▶ WORK TO COMPLETE
Quote the lines from the line holding "Is the green" to the very end of the listing, exactly, and no others.

(Entries on spatial positioning)
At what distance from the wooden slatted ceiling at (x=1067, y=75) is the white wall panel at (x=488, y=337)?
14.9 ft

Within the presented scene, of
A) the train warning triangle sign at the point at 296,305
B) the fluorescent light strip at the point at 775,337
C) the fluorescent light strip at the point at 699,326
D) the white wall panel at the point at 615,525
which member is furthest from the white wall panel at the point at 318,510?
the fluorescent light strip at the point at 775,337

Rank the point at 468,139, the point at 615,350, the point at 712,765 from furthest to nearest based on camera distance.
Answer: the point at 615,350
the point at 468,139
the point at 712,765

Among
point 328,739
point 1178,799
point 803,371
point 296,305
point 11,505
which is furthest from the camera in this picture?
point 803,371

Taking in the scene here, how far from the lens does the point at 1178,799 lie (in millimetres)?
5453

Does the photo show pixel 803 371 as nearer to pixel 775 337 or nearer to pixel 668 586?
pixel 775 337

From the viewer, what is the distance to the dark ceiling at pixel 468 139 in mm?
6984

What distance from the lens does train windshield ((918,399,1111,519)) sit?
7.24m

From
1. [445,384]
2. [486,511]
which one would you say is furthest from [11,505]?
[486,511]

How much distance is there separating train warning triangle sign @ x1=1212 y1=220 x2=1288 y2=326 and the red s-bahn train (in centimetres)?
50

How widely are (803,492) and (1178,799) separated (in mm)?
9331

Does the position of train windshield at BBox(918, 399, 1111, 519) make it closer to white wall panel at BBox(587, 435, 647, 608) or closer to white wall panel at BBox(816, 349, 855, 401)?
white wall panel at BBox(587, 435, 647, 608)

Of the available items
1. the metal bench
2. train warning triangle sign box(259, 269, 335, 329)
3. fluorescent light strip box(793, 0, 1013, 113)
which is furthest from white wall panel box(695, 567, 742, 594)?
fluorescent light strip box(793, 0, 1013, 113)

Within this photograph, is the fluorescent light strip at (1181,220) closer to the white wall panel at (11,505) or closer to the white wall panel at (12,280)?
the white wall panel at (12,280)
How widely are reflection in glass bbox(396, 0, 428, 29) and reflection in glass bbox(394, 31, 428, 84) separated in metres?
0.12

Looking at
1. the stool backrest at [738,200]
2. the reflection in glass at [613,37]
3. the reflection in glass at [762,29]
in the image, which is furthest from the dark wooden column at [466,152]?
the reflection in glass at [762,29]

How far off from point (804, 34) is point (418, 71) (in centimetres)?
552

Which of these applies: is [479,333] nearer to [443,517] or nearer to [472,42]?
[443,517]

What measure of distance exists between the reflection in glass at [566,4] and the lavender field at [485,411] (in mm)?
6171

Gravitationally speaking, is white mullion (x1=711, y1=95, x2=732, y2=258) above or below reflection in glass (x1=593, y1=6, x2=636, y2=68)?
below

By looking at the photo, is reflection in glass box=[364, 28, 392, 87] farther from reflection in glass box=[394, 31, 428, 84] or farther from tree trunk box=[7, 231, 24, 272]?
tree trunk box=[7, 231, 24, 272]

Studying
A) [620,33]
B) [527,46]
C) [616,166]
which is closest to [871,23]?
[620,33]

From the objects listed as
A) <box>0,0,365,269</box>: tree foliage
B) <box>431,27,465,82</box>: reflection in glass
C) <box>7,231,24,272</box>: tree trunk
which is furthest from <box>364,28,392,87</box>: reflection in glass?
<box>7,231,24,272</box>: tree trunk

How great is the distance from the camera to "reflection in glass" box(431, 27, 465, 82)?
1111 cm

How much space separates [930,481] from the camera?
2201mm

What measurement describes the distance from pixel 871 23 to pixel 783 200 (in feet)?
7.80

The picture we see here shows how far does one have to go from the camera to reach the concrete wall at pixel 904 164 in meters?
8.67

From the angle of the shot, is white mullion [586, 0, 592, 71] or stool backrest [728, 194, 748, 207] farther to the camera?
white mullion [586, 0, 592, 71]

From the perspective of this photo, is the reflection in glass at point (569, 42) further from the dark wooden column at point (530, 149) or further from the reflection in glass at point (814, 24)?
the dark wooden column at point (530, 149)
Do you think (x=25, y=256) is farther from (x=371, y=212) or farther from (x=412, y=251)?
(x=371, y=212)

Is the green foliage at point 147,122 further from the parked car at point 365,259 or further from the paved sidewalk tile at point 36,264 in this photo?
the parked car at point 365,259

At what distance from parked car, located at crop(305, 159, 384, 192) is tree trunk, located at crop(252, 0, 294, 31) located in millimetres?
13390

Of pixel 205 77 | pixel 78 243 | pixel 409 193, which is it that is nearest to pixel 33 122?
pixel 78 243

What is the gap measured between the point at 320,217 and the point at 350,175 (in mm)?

▶ EXPECTED ANSWER
Is the green foliage at point 147,122 further from the parked car at point 365,259 or further from the paved sidewalk tile at point 36,264 in this photo?
the parked car at point 365,259

At what distance from parked car, located at crop(305, 159, 384, 192) is tree trunk, located at crop(252, 0, 294, 31) located in millimetres?
13390

Of pixel 205 77 | pixel 78 243 | pixel 409 193, which is it that is nearest to pixel 33 122?
pixel 78 243

What is the gap measured between the point at 320,217 and the point at 350,175 (in mm)?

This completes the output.